Our first project with module federation uses our plugin architecture as typed interface. This works well in our case, but of course it would be really nice to just have type definitions for the federated modules.

This is one of the features provided by Module Federation 2.0. Types are generated and served in realtime at development time. This works recursively, so even if a federated module exposes types of a module it consumes itself. In addition necessary types for dependencies like Lit or React are exported automatically. It is a game changer for module federation.
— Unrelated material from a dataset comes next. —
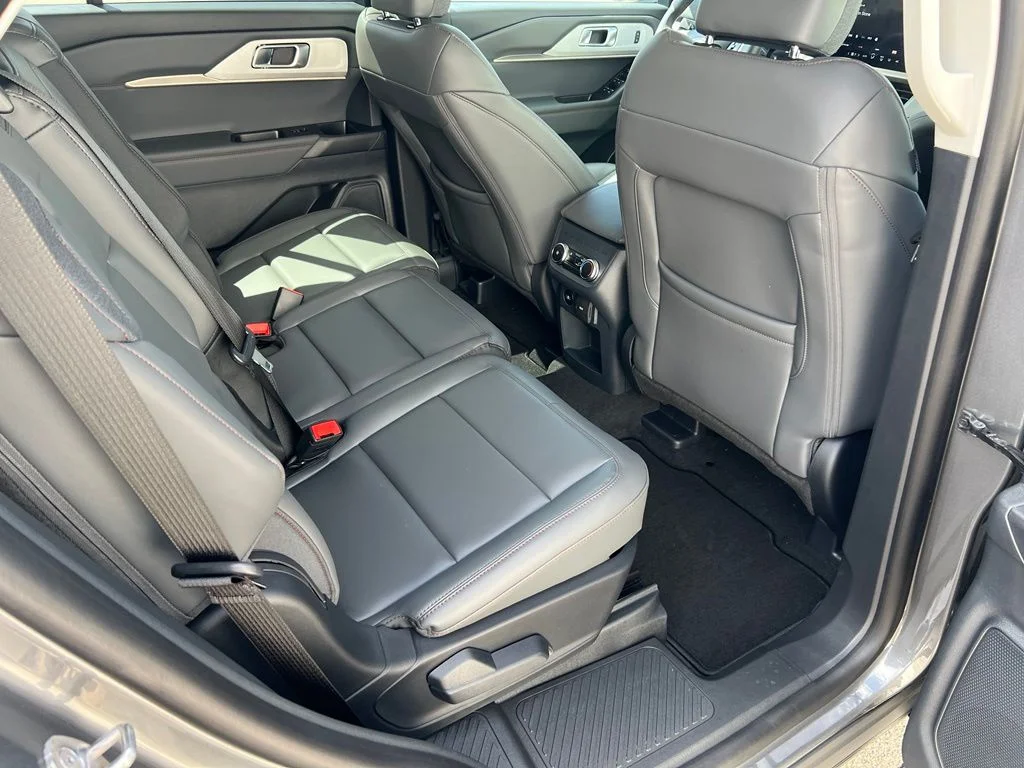 New 2026 Carbonized Gray Metallic Ford Active image 27
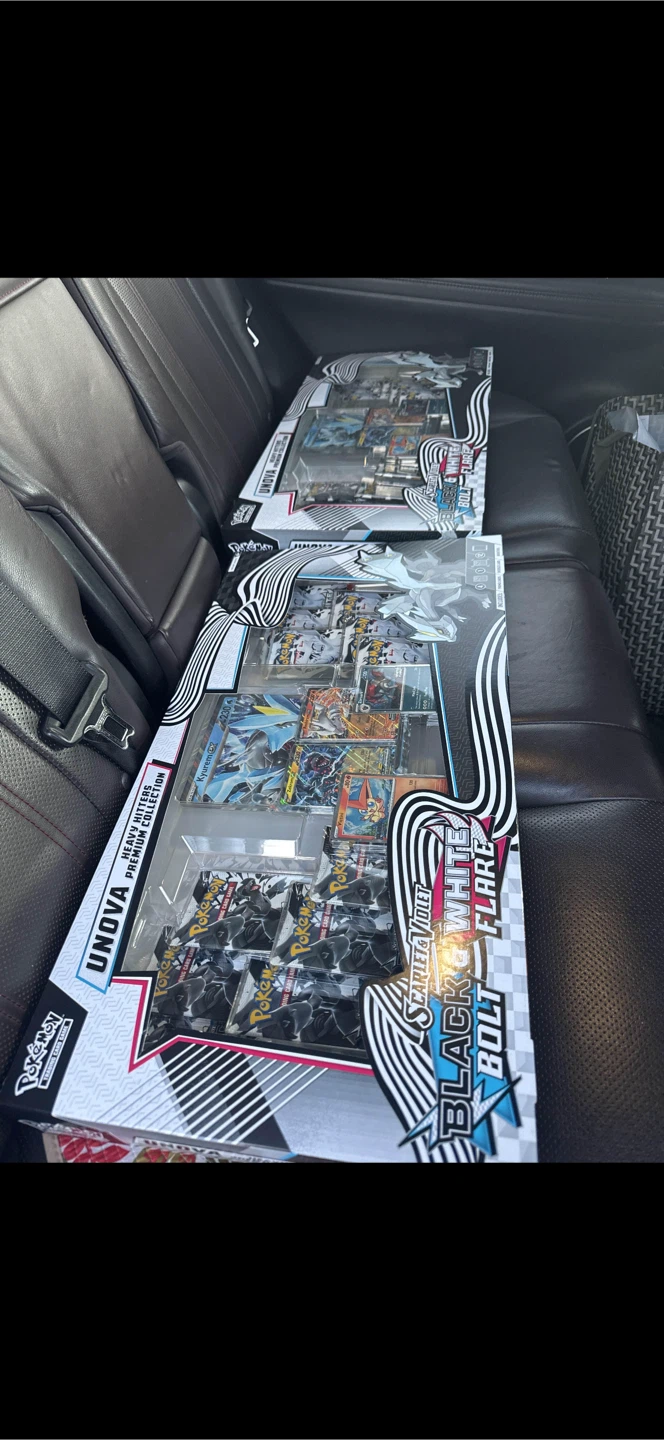 Pokémon TCG Unova Heavy Hitters Premium Collection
But that is not all: Module Federation 2.0 brings even more to the table. The module federation runtime code has been extracted from webpack and merged into a new runtime library. This makes module federation bundler independent. It allows support for new bundlers like rspack or Vite. In addition, federated modules can now be consumed with any bundler, no matter with which bundler they were built. Moreover, the new runtime library provides more flexibility when loading and initializing federated modules. We used importRemote to dynamically load a federated module at run time, but the new runtime library greatly simplifies this.

In addition the new release introduced developer tools for Chrome based browsers. This plugin provides information on federated modules at development time such as dependencies and exposed modules. Lastly, it provides hot reloading for federated modules.

Module Federation 2.0 boosts significant upgrades compared to the initial webpack 5 implementation. This is especially true for the developer experience. Our own experiences using it in production as well as the team’s continued commitment to evolve module federation show that it has become a fantastic option to implement micro frontends.